JR西日本テクシアはJR西日本グループの企業で、ホームドアの製造や駅舎用エレベーターの製造、自動改札機の製造などを担っています。
ここまで挙げた高見沢サイバネティックスやJR西日本テクシアなど、駅にある機器の会社についてまとめた記事はこちら!
3月13日 JR西日本 初任給引上げ・若手社員の基本給引上げを発表
【就活生の目線】
先日JR東日本から発表があった初任給引上げが、JR西日本からも発表されました。コロナ禍の影響から完全には抜け切れていない状況での人件費増につながる施策は、優秀な人材を確保することへの危機感の表れともいえます。
一方でJR西日本は採用抑制や定年による自然減などを利用した人員削減を進めてもおり、今後も組織全体としてはスリム化する傾向が続くとみられます。
3月23日 JR西日本など 特急くろしお号で和歌山の鮮魚を京都駅まで輸送・当日中に飲食店に届ける実証実験の実施を発表
【就活生の目線】
現在、物流業界では、2024年問題への対処が大きな課題となっています。
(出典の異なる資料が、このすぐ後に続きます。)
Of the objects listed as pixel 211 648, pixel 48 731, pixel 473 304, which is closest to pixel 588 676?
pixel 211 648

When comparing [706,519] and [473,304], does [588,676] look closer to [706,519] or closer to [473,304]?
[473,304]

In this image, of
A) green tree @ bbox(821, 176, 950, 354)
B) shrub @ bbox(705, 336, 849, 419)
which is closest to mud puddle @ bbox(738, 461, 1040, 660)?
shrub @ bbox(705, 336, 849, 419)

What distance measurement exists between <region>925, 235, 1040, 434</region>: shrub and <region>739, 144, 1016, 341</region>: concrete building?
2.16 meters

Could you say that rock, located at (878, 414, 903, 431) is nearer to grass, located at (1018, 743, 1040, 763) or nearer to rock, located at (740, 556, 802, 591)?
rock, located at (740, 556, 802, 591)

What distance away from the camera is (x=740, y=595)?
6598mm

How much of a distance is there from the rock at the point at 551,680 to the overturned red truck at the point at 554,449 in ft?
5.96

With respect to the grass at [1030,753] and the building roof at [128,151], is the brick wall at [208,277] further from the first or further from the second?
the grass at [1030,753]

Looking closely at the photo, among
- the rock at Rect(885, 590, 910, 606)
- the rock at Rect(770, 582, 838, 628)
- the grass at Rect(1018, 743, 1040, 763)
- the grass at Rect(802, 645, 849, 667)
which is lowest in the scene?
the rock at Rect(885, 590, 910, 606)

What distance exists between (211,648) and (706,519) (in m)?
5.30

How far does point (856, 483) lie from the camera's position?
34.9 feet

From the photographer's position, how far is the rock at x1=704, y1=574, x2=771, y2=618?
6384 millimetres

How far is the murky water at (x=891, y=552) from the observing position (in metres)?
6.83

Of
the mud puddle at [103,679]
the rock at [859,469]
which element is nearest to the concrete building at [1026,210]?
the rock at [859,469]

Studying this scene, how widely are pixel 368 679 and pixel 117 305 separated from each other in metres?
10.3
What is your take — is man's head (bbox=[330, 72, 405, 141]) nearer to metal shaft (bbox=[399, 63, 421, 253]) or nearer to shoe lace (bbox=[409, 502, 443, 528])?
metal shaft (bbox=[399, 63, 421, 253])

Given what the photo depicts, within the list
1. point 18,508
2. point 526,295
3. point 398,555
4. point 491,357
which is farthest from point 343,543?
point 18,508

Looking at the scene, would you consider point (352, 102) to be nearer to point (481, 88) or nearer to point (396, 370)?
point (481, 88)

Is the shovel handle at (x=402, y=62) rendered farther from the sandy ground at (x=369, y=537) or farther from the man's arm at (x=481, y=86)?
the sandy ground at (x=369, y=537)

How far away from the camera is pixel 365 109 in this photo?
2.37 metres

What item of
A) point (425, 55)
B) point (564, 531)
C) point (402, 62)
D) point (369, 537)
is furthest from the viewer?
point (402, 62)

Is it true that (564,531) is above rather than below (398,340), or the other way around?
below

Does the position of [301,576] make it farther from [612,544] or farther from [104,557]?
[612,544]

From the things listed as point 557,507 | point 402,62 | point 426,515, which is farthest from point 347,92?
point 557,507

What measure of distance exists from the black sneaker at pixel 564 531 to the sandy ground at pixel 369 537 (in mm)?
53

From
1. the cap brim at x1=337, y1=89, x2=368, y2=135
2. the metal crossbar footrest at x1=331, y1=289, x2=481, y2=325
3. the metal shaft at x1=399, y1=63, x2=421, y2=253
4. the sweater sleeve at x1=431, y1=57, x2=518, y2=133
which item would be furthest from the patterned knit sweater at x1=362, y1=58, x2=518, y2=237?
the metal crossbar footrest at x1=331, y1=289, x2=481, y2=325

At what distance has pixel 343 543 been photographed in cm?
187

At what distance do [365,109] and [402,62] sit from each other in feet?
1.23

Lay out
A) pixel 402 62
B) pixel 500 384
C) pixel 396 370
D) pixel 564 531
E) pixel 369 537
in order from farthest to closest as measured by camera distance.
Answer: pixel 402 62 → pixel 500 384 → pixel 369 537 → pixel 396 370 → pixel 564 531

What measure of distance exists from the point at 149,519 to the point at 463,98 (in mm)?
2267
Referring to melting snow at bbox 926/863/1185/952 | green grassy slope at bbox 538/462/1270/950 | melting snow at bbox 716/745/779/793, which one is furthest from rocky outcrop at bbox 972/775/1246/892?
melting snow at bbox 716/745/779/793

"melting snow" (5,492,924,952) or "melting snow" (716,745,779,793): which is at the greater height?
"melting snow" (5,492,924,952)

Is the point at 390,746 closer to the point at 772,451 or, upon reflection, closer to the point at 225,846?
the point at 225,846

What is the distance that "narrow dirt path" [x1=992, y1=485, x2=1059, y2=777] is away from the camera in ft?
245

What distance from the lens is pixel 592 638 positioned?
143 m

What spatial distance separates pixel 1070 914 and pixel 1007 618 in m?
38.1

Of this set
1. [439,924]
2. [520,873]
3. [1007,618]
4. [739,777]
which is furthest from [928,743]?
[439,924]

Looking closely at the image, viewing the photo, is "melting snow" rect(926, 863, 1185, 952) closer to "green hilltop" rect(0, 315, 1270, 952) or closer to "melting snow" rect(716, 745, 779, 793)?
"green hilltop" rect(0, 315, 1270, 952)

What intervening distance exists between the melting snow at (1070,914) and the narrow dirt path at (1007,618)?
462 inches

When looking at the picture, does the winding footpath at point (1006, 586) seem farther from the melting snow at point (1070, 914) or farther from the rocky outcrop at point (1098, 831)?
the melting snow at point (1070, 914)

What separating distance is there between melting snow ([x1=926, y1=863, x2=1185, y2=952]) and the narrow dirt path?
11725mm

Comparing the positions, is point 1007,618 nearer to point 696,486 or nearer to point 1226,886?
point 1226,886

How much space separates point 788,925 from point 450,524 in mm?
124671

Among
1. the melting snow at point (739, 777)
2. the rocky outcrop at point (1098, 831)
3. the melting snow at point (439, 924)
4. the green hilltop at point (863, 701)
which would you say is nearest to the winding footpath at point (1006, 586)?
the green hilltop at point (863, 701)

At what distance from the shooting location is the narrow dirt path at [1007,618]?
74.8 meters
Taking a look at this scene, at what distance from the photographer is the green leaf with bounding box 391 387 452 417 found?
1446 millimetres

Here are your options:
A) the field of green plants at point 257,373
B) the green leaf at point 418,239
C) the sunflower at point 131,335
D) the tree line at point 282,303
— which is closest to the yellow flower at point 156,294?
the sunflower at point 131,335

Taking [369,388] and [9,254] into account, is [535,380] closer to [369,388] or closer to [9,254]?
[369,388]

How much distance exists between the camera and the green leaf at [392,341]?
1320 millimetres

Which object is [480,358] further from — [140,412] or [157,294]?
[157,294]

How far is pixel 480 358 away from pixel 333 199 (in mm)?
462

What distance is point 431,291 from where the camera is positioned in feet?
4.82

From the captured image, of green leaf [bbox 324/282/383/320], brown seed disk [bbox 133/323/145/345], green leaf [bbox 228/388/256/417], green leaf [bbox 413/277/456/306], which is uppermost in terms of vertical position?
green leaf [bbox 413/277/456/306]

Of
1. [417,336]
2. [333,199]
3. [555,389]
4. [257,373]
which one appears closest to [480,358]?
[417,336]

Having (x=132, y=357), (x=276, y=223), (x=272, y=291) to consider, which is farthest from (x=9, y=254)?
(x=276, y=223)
2024年問題とは、トラックドライバーを含めた自動車運転業務について、年間の時間外労働の上限が2024年4月1日から年960時間となることにより生じる問題の総称です。例としては、トラック輸送の総量が減少することや、従来よりトラック輸送に時間を要するようになることなどが懸念されています。
従来、和歌山市中央卸売市場を経由した水産物は飲食店までの輸送をトラック輸送で行っており、45時間を要していました。
今回の実証実験は、鮮魚の輸送に和歌山方面と京都駅を結ぶ特急列車「くろしお12号」を利用することで、21時間の所要時間短縮を実現できるというものです。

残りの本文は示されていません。